People aren't sheep. You can tell them Arsenic isn't poison over and over and over and over and show positive uses for it but that doesn't mean people are going to shellacking themselves with it after a set period of time. As mentioned above, people generally don't go out of their way to listen to opinions that are counter to their own. It's actually a really big topic in media and as I've already said the term, look up Echo Chamber. People who are worth their salt know that the Echo Chamber is a thing. Under your thesis the Echo Chamber couldn't BE a thing. It's a subset of Selective Exposure Theory. I can't say this enough because it just perfectly demonstrates why your entire argument holds less water than a rust colander. People, in general, do not seek out opinions counter to them. People who don't believe gender and sex are different things aren't going to watch or consume media where that is a major theme. People who dislike gay people aren't going to be watching Glee. People who dislike black people aren't going to be watching BET. Media is made to be consumed by the target audience. Not to push concepts on to people who aren't inclined to watch it. That's not how media works. You don't understand how media works.


tl;dr: I would agree with you. But then we'd both be wrong.

Donnadogsoth
2016-10-01, 08:18 PM
Gay activism (“the fight for gay rights”) is interested in conditioning the population to accept Gays. Why wouldn't media be a method of doing that? If you're right, and Edward Bernays' sole pearl of wisdom was how to create a job for himself as an expert in absolutely nothing, a person could make a pretty penny persuading the corporate world it can save $590-odd billion per annum, given that marketting (conditioning) has no effect. Why not be that person?

» Written exercise
Please decide whether each statement below agrees with the forum exchange, answering yes or no and quoting the exact words from it that settle the question.
1. The first writer says people generally seek out opinions that run counter to their own.
2. The first writer calls the Echo Chamber a subset of Selective Exposure Theory.
3. Donnadogsoth says the corporate world could save roughly $590 billion a year.

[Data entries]
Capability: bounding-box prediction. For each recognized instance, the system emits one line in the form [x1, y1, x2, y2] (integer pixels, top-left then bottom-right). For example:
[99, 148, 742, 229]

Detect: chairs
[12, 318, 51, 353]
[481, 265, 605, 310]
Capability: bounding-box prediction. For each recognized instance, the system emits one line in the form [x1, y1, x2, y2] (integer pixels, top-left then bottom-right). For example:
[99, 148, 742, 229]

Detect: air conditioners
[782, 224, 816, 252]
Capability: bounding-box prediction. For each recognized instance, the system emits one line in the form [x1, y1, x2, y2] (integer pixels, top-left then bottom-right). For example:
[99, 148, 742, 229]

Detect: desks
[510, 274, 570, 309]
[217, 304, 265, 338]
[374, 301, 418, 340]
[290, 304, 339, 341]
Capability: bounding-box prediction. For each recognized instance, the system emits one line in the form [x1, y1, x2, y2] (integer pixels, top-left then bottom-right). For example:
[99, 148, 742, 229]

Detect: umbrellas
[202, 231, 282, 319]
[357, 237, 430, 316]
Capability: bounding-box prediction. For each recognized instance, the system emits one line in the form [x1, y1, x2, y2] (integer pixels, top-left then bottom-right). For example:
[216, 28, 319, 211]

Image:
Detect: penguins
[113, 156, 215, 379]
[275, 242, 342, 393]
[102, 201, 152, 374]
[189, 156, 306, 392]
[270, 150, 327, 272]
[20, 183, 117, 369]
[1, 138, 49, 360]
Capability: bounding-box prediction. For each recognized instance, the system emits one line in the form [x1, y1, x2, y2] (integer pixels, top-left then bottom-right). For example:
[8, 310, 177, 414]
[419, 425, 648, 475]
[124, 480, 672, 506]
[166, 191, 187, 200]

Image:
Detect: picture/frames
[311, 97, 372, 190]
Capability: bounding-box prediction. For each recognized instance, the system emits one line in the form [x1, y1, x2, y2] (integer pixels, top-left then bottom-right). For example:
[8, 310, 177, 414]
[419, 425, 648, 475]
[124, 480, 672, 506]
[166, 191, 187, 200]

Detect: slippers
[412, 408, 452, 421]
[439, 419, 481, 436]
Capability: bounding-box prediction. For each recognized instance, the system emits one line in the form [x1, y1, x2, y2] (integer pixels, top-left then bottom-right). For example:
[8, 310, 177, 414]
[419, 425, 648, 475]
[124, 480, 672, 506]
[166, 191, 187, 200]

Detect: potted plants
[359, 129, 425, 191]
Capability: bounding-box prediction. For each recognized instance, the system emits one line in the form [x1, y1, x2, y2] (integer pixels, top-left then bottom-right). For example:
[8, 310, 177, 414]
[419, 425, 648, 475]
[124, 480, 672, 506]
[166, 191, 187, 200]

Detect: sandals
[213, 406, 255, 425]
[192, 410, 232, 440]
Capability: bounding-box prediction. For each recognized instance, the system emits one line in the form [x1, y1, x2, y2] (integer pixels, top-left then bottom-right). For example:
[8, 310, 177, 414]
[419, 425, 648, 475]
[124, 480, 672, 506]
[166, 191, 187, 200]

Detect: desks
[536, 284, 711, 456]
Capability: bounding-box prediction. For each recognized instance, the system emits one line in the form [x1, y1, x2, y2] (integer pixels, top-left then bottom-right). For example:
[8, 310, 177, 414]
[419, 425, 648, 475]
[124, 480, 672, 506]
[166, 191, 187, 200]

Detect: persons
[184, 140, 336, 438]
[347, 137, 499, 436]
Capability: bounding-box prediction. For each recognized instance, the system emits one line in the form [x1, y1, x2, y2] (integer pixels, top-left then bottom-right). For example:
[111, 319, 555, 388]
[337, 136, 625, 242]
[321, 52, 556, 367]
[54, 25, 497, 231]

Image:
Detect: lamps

» Exercise solution
1. No: "People, in general, do not seek out opinions counter to them."
2. Yes: "It's a subset of Selective Exposure Theory."
3. Yes: "it can save $590-odd billion per annum"